When running the same url again (I get the screenshot). Logs:

2017-08-02T22:20:33.081Z - debug: Request query parameters: {"url":"https://www.theguardian.com/world/2016/oct/20/spanish-court-overturns-catalonia-bullfighting-ban"}
2017-08-02T22:20:33.081Z - debug: Request body parameters: {}
2017-08-02T22:20:33.085Z - debug: Sending file ("https://www.theguardian.com/world/2016/oct/20/spanish-court-overturns-catalonia-bullfighting-ban") in response
2017-08-02T22:20:33.085Z - info: Capture site screenshot: "https://www.theguardian.com/world/2016/oct/20/spanish-court-overturns-catalonia-bullfighting-ban"

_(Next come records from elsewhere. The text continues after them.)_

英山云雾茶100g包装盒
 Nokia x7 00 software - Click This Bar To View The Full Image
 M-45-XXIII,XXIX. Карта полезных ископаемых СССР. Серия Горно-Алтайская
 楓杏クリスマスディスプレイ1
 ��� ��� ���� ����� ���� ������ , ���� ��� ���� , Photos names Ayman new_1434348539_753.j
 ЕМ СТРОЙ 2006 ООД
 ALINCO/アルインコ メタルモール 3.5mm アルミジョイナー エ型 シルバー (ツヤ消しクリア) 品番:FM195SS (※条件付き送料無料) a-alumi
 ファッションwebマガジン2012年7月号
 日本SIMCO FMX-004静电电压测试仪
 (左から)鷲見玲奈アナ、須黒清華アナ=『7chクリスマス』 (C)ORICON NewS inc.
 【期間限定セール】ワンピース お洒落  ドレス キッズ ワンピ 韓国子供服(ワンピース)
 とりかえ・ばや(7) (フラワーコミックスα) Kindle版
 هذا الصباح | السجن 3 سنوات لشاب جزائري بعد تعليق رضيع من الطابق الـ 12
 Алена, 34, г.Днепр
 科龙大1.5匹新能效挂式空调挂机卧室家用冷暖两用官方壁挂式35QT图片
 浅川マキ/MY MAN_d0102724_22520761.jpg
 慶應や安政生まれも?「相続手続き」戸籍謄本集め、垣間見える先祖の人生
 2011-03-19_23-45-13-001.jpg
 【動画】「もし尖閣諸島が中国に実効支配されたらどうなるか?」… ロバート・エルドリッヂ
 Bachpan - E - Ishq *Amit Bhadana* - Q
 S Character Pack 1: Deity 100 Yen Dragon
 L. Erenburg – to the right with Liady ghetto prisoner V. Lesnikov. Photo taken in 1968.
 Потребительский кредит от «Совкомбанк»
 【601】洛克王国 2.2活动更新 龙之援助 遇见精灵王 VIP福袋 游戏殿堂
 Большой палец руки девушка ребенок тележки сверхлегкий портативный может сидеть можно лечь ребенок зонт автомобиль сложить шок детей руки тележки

2017-08-02T22:20:33.086Z - debug: Take screenshot from file storage: eyJ1cmwiOiJodHRwczovL3d3dy50aGVndWFyZGlhbi5jb20vd29ybGQvMjAxNi9vY3QvMjAvc3BhbmlzaC1jb3VydC1vdmVydHVybnMtY2F0YWxvbmlhLWJ1bGxmaWdodGluZy1iYW4ifQ==

Seems like this is actually two different problems.